Msg#: 119 posted 2:43 am on Feb 2, 2003 (gmt 0)

BTW: since I have posted the message about google bot being banned, I have refreshed (deleted) the IPLOG.DAT file and now I have 2800 new entries. If somebody is interested to look at it, please let me know. I thought this might be a good examle for people interested in using this sooner or later.

-Alex

DerekT

10+ Year Member



 
Msg#: 119 posted 8:46 pm on Mar 5, 2003 (gmt 0)

I have taken the code and made a few improvements. Primarialy, ensuring that Googlebot can index the pages.

The code will check for 3 variables:

Googlebot for USER_AGENT
or
IP of 64.68.8*.*
or
IP of 216.239.46.*

If one or more of these conditions are met, the code is not run.


if (( eregi("Googlebot", $_SERVER["HTTP_USER_AGENT"]) ) (substr($REMOTE_ADDR,0,7) == "64.68.8") (substr($REMOTE_ADDR,0,11) == "216.239.46."))
{
}
else {
$itime = 10; // Minimum number of seconds between visits
$ipenalty = 60; // Seconds before visitor is allowed back
$imaxvisit = 45; // Maximum visits
$iplogdir = "/path/to/logs/";
$iplogfile = "iplog.dat";
$ipfile = substr(md5($_SERVER["REMOTE_ADDR"]), -2);
$oldtime = 0;
if (file_exists($iplogdir.$ipfile)) $oldtime = filemtime($iplogdir.$ipfile);

$time = time();
if ($oldtime < $time) $oldtime = $time;
$newtime = $oldtime + $itime;

if ($newtime >= $time + $itime*$imaxvisit)
{
touch($iplogdir.$ipfile, $time + $itime*($imaxvisit-1) + $ipenalty);
header("HTTP/1.0 503 Service Temporarily Unavailable");
header("Connection: close");
header("Content-Type: text/html");
echo "<html><head><title></title><body>MESSAGE TEXT HERE</body></html>";
$fp = fopen($iplogdir.$iplogfile, "a");
if ($fp)

:: SET TASK A ::
List every line of the listing that contains the string "lens", matching case exactly.

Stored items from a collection
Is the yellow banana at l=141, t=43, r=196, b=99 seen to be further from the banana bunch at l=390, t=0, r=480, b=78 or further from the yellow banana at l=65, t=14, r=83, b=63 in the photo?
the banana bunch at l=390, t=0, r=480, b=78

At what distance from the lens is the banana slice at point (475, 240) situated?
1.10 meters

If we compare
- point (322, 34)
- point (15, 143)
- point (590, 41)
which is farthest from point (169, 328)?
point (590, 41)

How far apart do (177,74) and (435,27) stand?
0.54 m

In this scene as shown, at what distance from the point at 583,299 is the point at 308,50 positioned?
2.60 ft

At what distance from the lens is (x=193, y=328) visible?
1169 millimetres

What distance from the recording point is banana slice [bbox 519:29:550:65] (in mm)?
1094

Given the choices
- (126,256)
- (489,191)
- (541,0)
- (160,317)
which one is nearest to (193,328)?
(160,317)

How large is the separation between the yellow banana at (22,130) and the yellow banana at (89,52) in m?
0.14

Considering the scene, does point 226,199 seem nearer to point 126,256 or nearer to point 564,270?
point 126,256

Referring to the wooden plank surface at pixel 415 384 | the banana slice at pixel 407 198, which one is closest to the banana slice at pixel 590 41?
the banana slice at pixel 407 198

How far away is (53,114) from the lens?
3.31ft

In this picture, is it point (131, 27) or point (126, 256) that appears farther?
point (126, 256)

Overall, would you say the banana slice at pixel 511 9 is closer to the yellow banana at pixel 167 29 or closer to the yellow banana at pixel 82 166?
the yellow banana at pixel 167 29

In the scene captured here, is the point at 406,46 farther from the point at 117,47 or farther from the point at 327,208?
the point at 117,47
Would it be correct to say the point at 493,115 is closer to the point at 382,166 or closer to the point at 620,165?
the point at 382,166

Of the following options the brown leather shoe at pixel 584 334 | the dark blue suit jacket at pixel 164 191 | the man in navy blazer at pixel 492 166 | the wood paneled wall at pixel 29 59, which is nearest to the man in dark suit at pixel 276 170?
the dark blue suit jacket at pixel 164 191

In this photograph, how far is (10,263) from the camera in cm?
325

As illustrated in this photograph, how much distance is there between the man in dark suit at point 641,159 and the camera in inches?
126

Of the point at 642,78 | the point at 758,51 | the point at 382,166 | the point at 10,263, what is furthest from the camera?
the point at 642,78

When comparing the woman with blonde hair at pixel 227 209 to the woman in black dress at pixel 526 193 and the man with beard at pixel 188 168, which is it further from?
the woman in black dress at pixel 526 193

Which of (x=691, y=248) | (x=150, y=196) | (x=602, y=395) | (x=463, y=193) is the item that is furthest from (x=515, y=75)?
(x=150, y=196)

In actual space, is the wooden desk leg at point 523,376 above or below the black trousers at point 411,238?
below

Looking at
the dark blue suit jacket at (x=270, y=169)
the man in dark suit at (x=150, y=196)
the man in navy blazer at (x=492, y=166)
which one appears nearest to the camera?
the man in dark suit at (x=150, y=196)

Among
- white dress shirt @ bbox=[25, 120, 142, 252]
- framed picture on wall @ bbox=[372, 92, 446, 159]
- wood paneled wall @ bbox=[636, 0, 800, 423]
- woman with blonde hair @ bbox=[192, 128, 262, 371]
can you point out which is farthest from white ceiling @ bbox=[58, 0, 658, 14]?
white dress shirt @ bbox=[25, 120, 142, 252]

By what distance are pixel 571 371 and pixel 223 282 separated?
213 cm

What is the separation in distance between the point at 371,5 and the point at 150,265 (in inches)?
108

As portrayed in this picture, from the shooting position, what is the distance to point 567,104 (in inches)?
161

:: SET TASK B ::
In the forum thread, how many seconds does the code set as the minimum time between visits?

:: WORKED SOLUTION A ::
At what distance from the lens is the banana slice at point (475, 240) situated?
At what distance from the lens is (x=193, y=328) visible?
How far away is (53,114) from the lens?

:: WORKED SOLUTION B ::
10 seconds.